## Problem
Each entry must be reproduced precisely as it stands.

## Spatial question entries

+===+

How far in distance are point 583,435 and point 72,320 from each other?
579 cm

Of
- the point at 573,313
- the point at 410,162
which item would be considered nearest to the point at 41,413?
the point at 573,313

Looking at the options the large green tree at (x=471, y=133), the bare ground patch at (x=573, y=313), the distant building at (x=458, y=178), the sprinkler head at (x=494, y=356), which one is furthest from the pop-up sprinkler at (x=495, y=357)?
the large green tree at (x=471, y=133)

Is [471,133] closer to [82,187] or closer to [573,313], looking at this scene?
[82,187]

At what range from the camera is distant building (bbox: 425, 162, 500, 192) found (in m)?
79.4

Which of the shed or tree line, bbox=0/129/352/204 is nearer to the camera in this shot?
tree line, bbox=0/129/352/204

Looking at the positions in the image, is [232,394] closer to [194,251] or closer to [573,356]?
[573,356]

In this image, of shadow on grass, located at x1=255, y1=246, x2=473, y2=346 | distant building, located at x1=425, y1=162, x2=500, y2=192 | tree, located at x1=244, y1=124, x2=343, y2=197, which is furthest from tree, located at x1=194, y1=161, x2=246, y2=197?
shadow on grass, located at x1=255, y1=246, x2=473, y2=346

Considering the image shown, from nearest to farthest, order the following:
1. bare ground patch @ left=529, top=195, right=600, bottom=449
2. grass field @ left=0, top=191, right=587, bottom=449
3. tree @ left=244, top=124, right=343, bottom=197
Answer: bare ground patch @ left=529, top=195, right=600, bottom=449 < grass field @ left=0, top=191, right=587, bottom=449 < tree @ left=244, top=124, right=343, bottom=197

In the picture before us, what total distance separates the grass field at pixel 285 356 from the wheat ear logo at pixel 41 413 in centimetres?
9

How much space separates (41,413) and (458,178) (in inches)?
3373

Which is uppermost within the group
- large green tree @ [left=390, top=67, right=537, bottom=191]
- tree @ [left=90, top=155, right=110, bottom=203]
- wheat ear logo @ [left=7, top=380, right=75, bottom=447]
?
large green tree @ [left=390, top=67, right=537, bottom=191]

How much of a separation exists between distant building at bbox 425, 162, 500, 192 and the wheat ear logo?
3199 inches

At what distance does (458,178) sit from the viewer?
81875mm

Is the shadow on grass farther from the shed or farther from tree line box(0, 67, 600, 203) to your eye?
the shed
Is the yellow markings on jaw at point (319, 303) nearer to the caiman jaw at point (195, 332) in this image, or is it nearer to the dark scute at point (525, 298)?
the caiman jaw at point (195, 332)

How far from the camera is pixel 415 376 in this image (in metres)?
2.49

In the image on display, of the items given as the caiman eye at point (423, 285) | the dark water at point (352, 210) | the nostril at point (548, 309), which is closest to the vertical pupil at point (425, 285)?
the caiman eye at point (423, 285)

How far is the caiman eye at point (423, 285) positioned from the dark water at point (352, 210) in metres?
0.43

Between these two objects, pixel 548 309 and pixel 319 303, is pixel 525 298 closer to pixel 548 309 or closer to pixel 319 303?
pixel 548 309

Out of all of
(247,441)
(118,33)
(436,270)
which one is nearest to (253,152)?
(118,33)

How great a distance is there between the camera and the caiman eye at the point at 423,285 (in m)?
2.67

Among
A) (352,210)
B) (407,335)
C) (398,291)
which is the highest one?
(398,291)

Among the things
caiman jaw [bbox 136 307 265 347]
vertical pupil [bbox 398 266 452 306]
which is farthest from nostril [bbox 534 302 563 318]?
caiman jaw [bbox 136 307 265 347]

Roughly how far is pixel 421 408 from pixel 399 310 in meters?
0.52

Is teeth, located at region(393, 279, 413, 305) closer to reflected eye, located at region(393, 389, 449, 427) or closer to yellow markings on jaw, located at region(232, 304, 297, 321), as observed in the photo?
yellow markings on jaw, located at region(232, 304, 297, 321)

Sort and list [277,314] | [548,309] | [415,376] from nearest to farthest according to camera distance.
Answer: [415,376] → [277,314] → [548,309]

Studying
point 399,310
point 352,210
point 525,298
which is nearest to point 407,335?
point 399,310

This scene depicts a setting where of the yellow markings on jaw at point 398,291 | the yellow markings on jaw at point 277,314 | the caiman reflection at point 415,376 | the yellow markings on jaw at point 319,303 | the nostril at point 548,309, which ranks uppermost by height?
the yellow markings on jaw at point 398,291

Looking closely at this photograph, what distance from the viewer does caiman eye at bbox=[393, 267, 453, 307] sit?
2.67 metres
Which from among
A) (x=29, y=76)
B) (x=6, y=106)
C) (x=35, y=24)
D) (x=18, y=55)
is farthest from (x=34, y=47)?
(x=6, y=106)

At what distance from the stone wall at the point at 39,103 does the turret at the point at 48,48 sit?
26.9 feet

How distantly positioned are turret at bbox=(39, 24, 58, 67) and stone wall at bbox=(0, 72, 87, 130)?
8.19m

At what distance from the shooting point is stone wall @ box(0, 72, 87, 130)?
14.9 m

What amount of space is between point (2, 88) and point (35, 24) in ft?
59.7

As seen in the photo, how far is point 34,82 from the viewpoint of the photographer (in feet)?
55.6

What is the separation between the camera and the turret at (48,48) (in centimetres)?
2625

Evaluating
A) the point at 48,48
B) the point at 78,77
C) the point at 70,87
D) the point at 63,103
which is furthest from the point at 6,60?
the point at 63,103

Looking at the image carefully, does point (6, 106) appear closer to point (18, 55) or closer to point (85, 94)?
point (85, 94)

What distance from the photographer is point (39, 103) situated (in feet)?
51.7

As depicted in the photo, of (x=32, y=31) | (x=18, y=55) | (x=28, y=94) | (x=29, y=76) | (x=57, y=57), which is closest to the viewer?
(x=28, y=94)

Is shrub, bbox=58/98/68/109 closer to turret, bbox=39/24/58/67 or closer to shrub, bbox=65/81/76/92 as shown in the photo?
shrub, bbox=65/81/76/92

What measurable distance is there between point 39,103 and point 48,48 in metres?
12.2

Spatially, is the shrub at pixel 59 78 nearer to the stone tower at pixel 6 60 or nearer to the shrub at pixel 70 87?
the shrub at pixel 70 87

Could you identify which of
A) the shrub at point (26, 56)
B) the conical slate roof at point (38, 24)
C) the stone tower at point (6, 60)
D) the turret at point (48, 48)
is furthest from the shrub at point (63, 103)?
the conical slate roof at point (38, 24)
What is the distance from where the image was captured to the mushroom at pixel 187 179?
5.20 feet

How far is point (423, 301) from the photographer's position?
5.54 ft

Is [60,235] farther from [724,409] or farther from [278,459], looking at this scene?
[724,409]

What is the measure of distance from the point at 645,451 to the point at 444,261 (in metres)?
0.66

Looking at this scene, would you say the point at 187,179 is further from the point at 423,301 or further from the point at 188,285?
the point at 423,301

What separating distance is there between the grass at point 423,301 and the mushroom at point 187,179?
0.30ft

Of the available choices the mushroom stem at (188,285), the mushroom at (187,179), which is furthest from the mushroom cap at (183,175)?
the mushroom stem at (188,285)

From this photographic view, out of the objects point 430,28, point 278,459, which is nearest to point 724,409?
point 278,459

+===+

## Answer to the problem
How far in distance are point 583,435 and point 72,320 from each other?
579 cm

Of
- the point at 573,313
- the point at 410,162
which item would be considered nearest to the point at 41,413?
the point at 573,313

Looking at the options the large green tree at (x=471, y=133), the bare ground patch at (x=573, y=313), the distant building at (x=458, y=178), the sprinkler head at (x=494, y=356), which one is furthest from the pop-up sprinkler at (x=495, y=357)?
the large green tree at (x=471, y=133)

Is [471,133] closer to [82,187] or closer to [573,313], looking at this scene?
[82,187]

At what range from the camera is distant building (bbox: 425, 162, 500, 192) found (in m)?
79.4

Which of the shed or tree line, bbox=0/129/352/204 is nearer to the camera in this shot?
tree line, bbox=0/129/352/204

Looking at the positions in the image, is [232,394] closer to [194,251] or closer to [573,356]?
[573,356]

In this image, of shadow on grass, located at x1=255, y1=246, x2=473, y2=346 | distant building, located at x1=425, y1=162, x2=500, y2=192 | tree, located at x1=244, y1=124, x2=343, y2=197, which is furthest from tree, located at x1=194, y1=161, x2=246, y2=197?
shadow on grass, located at x1=255, y1=246, x2=473, y2=346

Considering the image shown, from nearest to farthest, order the following:
1. bare ground patch @ left=529, top=195, right=600, bottom=449
2. grass field @ left=0, top=191, right=587, bottom=449
3. tree @ left=244, top=124, right=343, bottom=197
Answer: bare ground patch @ left=529, top=195, right=600, bottom=449 < grass field @ left=0, top=191, right=587, bottom=449 < tree @ left=244, top=124, right=343, bottom=197

In the picture before us, what total distance separates the grass field at pixel 285 356 from the wheat ear logo at pixel 41 413 in centimetres?
9

How much space separates (41,413) and (458,178) (in inches)?
3373

Which is uppermost within the group
- large green tree @ [left=390, top=67, right=537, bottom=191]
- tree @ [left=90, top=155, right=110, bottom=203]
- wheat ear logo @ [left=7, top=380, right=75, bottom=447]
?
large green tree @ [left=390, top=67, right=537, bottom=191]

How much of a separation exists between distant building at bbox 425, 162, 500, 192 and the wheat ear logo?
3199 inches

At what distance does (458,178) sit from the viewer?
81875mm

Is the shadow on grass farther from the shed or farther from tree line box(0, 67, 600, 203) to your eye?
the shed
Is the yellow markings on jaw at point (319, 303) nearer to the caiman jaw at point (195, 332) in this image, or is it nearer to the dark scute at point (525, 298)?
the caiman jaw at point (195, 332)

How far from the camera is pixel 415 376 in this image (in metres)?
2.49

In the image on display, of the items given as the caiman eye at point (423, 285) | the dark water at point (352, 210) | the nostril at point (548, 309), which is closest to the vertical pupil at point (425, 285)?
the caiman eye at point (423, 285)

How far is the caiman eye at point (423, 285) positioned from the dark water at point (352, 210) in metres?
0.43

Between these two objects, pixel 548 309 and pixel 319 303, is pixel 525 298 closer to pixel 548 309 or closer to pixel 319 303?
pixel 548 309

Out of all of
(247,441)
(118,33)
(436,270)
which one is nearest to (253,152)?
(118,33)

How great a distance is there between the camera and the caiman eye at the point at 423,285 (in m)?
2.67

Among
A) (352,210)
B) (407,335)
C) (398,291)
which is the highest one?
(398,291)

Among the things
caiman jaw [bbox 136 307 265 347]
vertical pupil [bbox 398 266 452 306]
which is farthest from nostril [bbox 534 302 563 318]?
caiman jaw [bbox 136 307 265 347]

Roughly how far is pixel 421 408 from pixel 399 310 in meters?
0.52

Is teeth, located at region(393, 279, 413, 305) closer to reflected eye, located at region(393, 389, 449, 427) or closer to yellow markings on jaw, located at region(232, 304, 297, 321), as observed in the photo?
yellow markings on jaw, located at region(232, 304, 297, 321)

Sort and list [277,314] | [548,309] | [415,376] from nearest to farthest according to camera distance.
Answer: [415,376] → [277,314] → [548,309]

Studying
point 399,310
point 352,210
point 525,298
which is nearest to point 407,335?
point 399,310

This scene depicts a setting where of the yellow markings on jaw at point 398,291 | the yellow markings on jaw at point 277,314 | the caiman reflection at point 415,376 | the yellow markings on jaw at point 319,303 | the nostril at point 548,309, which ranks uppermost by height?
the yellow markings on jaw at point 398,291

Looking closely at this photograph, what distance from the viewer does caiman eye at bbox=[393, 267, 453, 307] sit?
2.67 metres
Which from among
A) (x=29, y=76)
B) (x=6, y=106)
C) (x=35, y=24)
D) (x=18, y=55)
is farthest from (x=34, y=47)?
(x=6, y=106)

At what distance from the stone wall at the point at 39,103 does the turret at the point at 48,48 sit?
26.9 feet

How distantly positioned are turret at bbox=(39, 24, 58, 67) and stone wall at bbox=(0, 72, 87, 130)?
8.19m

At what distance from the shooting point is stone wall @ box(0, 72, 87, 130)?
14.9 m

What amount of space is between point (2, 88) and point (35, 24) in ft?
59.7

As seen in the photo, how far is point 34,82 from the viewpoint of the photographer (in feet)?
55.6

What is the separation between the camera and the turret at (48,48) (in centimetres)?
2625

Evaluating
A) the point at 48,48
B) the point at 78,77
C) the point at 70,87
D) the point at 63,103
which is furthest from the point at 6,60?
the point at 63,103

Looking at the image carefully, does point (6, 106) appear closer to point (18, 55) or closer to point (85, 94)?
point (85, 94)

What distance from the photographer is point (39, 103) situated (in feet)?
51.7

As depicted in the photo, of (x=32, y=31) | (x=18, y=55) | (x=28, y=94) | (x=29, y=76) | (x=57, y=57), which is closest to the viewer?
(x=28, y=94)

Is shrub, bbox=58/98/68/109 closer to turret, bbox=39/24/58/67 or closer to shrub, bbox=65/81/76/92 as shown in the photo?
shrub, bbox=65/81/76/92

What measurable distance is there between point 39,103 and point 48,48 in metres?
12.2

Spatially, is the shrub at pixel 59 78 nearer to the stone tower at pixel 6 60 or nearer to the shrub at pixel 70 87?
the shrub at pixel 70 87

Could you identify which of
A) the shrub at point (26, 56)
B) the conical slate roof at point (38, 24)
C) the stone tower at point (6, 60)
D) the turret at point (48, 48)
is furthest from the shrub at point (63, 103)?
the conical slate roof at point (38, 24)
What is the distance from where the image was captured to the mushroom at pixel 187 179?
5.20 feet

How far is point (423, 301) from the photographer's position?
5.54 ft

Is [60,235] farther from [724,409] or farther from [278,459], looking at this scene?
[724,409]

What is the measure of distance from the point at 645,451 to the point at 444,261 (in metres)?
0.66

Looking at this scene, would you say the point at 187,179 is further from the point at 423,301 or further from the point at 188,285?
the point at 423,301

What separating distance is there between the grass at point 423,301 and the mushroom at point 187,179?
0.30ft

Of the available choices the mushroom stem at (188,285), the mushroom at (187,179), which is furthest from the mushroom cap at (183,175)?
the mushroom stem at (188,285)

From this photographic view, out of the objects point 430,28, point 278,459, which is nearest to point 724,409?
point 278,459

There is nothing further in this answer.